§ Exercise brief
Restate word for word the lines below that run from the one holding "High-density Camera Array (HDCA) Systems" through the one holding "Improved Reliability", inclusive. Pictures don't belong in the copy.

(Stored data entries)
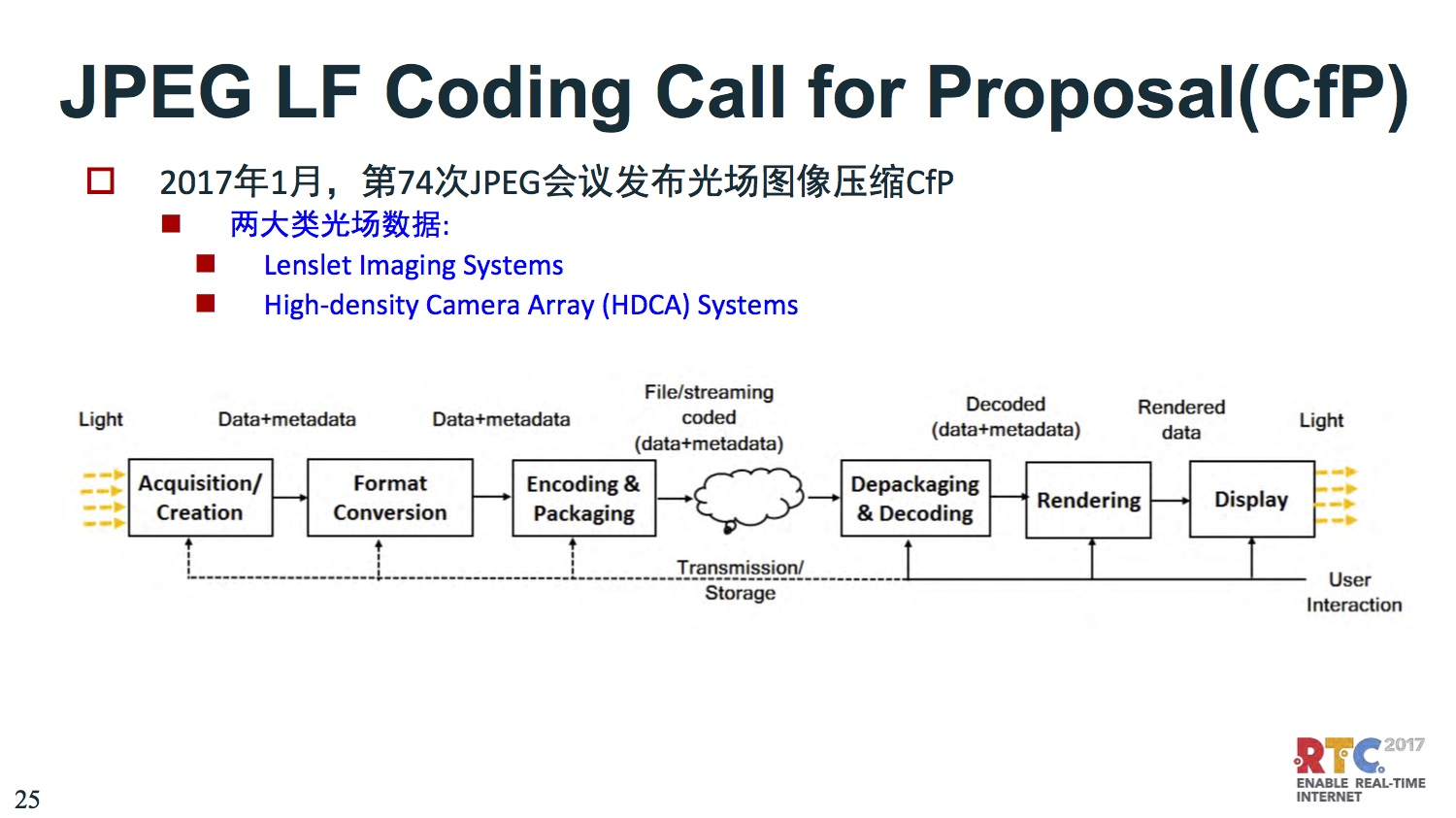 JPEG LF Coding Call for Proposal(CfP)

2017年1月，第74次JPEG会议发布光场图像压缩CfP

两大类光场数据:

Lenslet Imaging Systems

High-density Camera Array (HDCA) Systems

Light

Data+metadata

Data+metadata

File/streaming coded (data+metadata)

Decoded (data+metadata)

Rendered data

Light

Acquisition/ Creation

Format Conversion

Encoding & Packaging

Depackaging & Decoding

Rendering

Display

Transmission/ Storage

User Interaction

25

RTC 2017
ENABLE REAL-TIME INTERNET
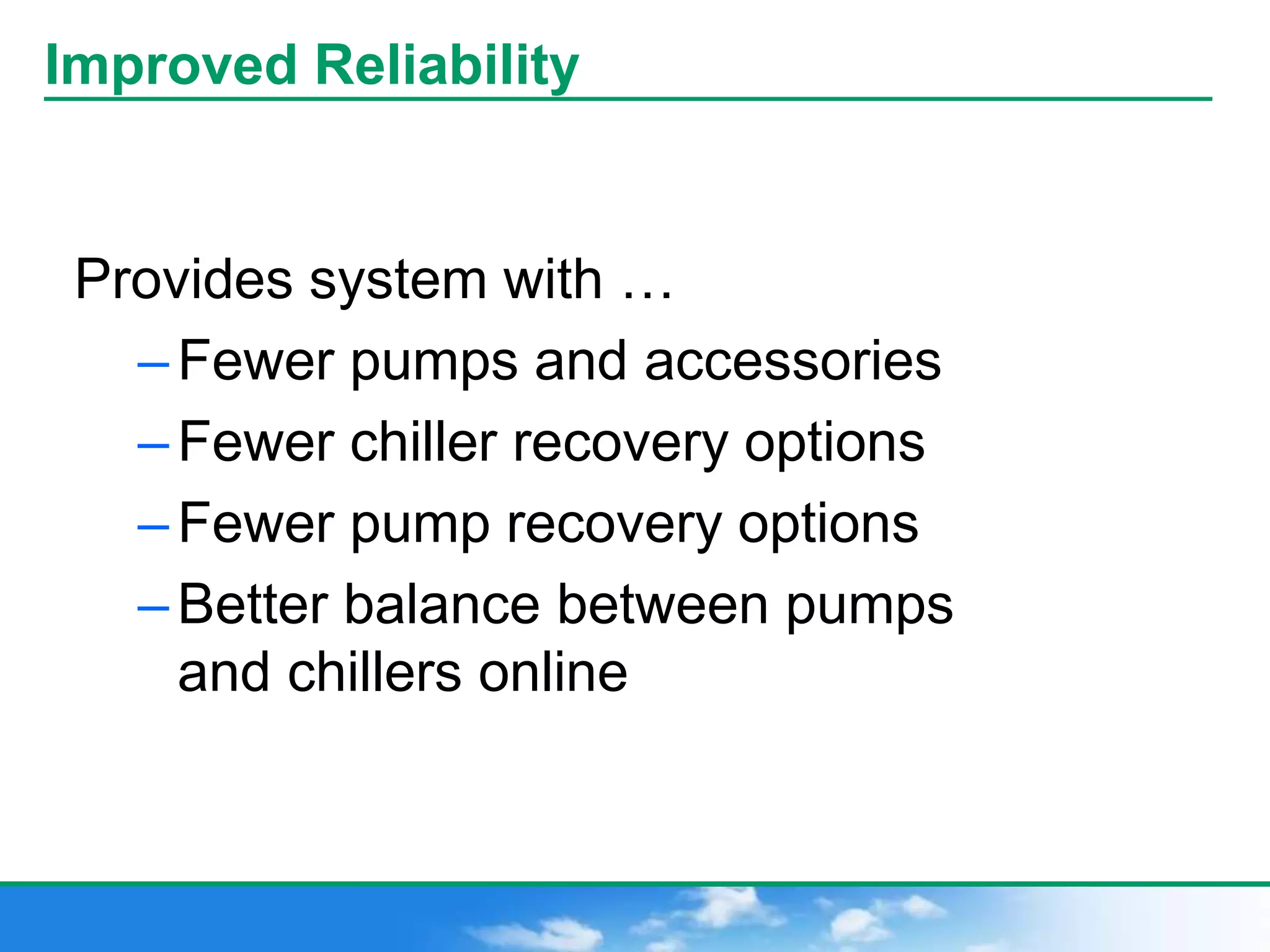 Improved Reliability

Provides system with …

– Fewer pumps and accessories
– Fewer chiller recovery options
– Fewer pump recovery options
– Better balance between pumps and chillers online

§ Answer to this problem
High-density Camera Array (HDCA) Systems

Light

Data+metadata

Data+metadata

File/streaming coded (data+metadata)

Decoded (data+metadata)

Rendered data

Light

Acquisition/ Creation

Format Conversion

Encoding & Packaging

Depackaging & Decoding

Rendering

Display

Transmission/ Storage

User Interaction

25

RTC 2017
ENABLE REAL-TIME INTERNET
 Improved Reliability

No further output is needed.